[[ RECORDS FOR THIS EXERCISE, beginning ]]
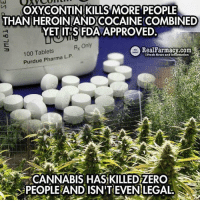 Memes, Tablet, and Tablets: OXY CONTIN KILLS MORE PEOPLE  THAN HEROINLANDCOCAINE COMBINED  FDA  YET ITIS Rx Only  e Real Farmacy.com  100 Tablets  L. Purdue Pharma P  Fresh News and Information  CANNABIS HAS KILLEDZERO  PEOPLEAND ISN'T EVEN LEGAL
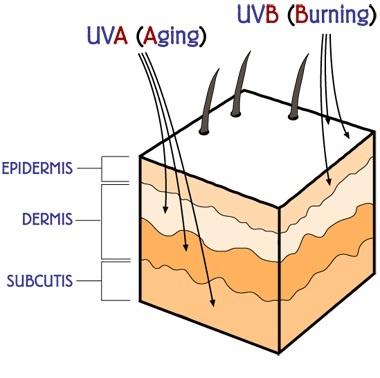قدرت نفوذ UVA در پوست بیشتر است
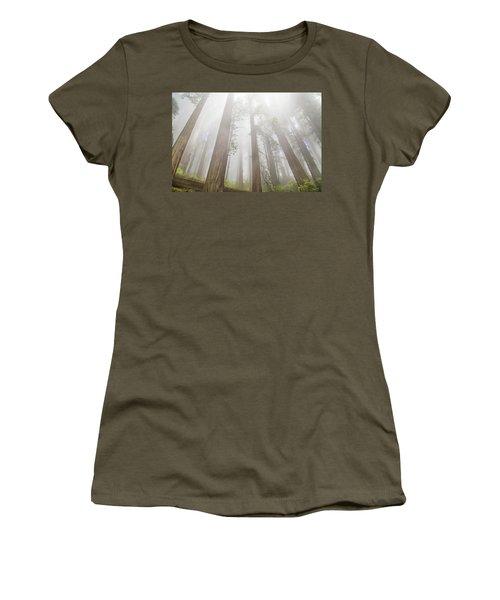 Fog In The Redwoods Women's T-Shirt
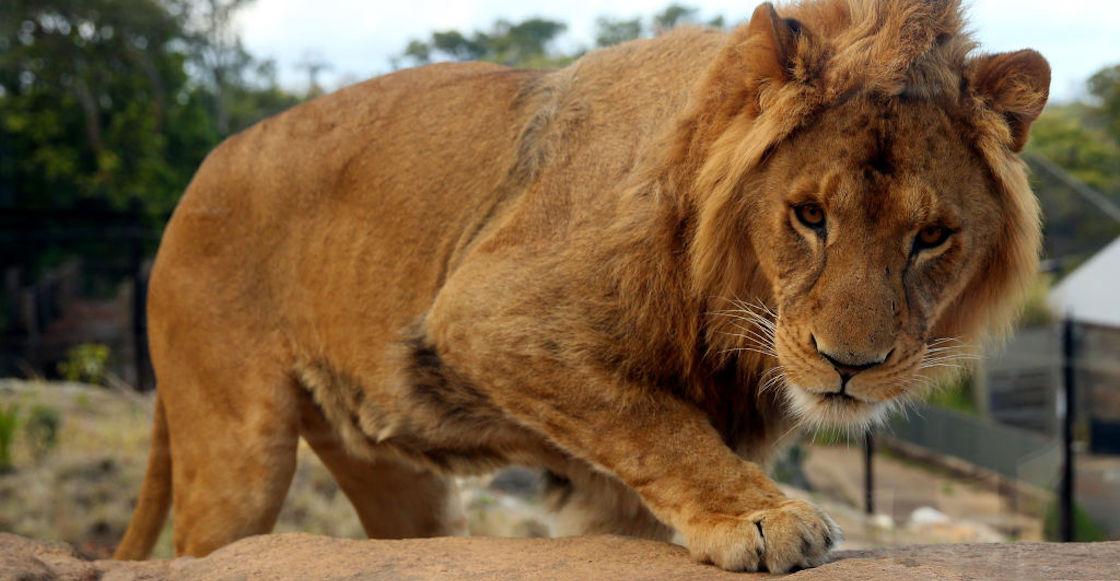 leon-cadaver-iztapalapa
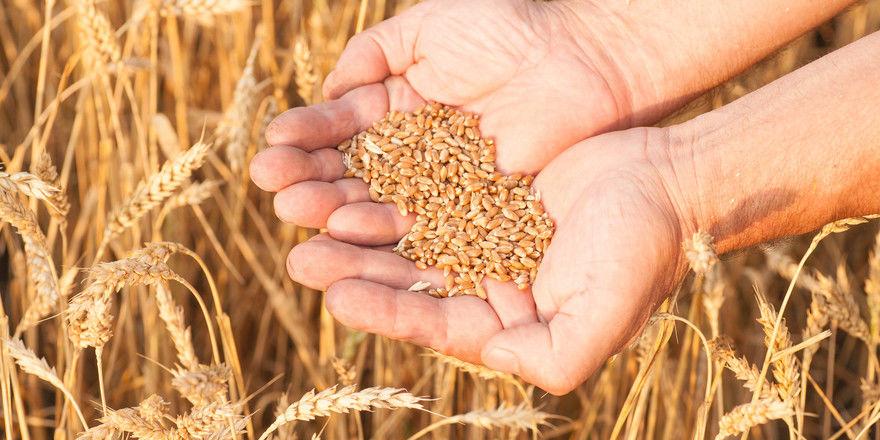 Die Preise für Weizen sollen stabil bleiben.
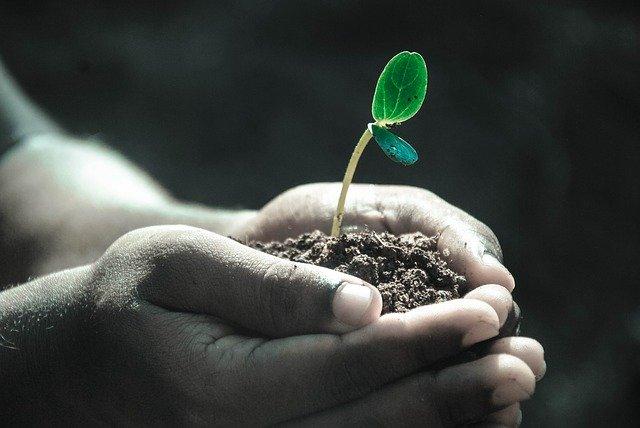 DARPA vrea sa creeze plante care functioneaza ca senzori care detecteaza atacuri biologice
[[ RECORDS FOR THIS EXERCISE, end ]]
- _WORK ORDER_: Please print the span that begins at the line holding "Fog In The Redwoods Women's T-Shirt" and ends at the last line of the data, both ends included, with no pictures.

- _OUTPUT OF THE EXERCISE_:
 Fog In The Redwoods Women's T-Shirt
 leon-cadaver-iztapalapa
 Die Preise für Weizen sollen stabil bleiben.
 DARPA vrea sa creeze plante care functioneaza ca senzori care detecteaza atacuri biologice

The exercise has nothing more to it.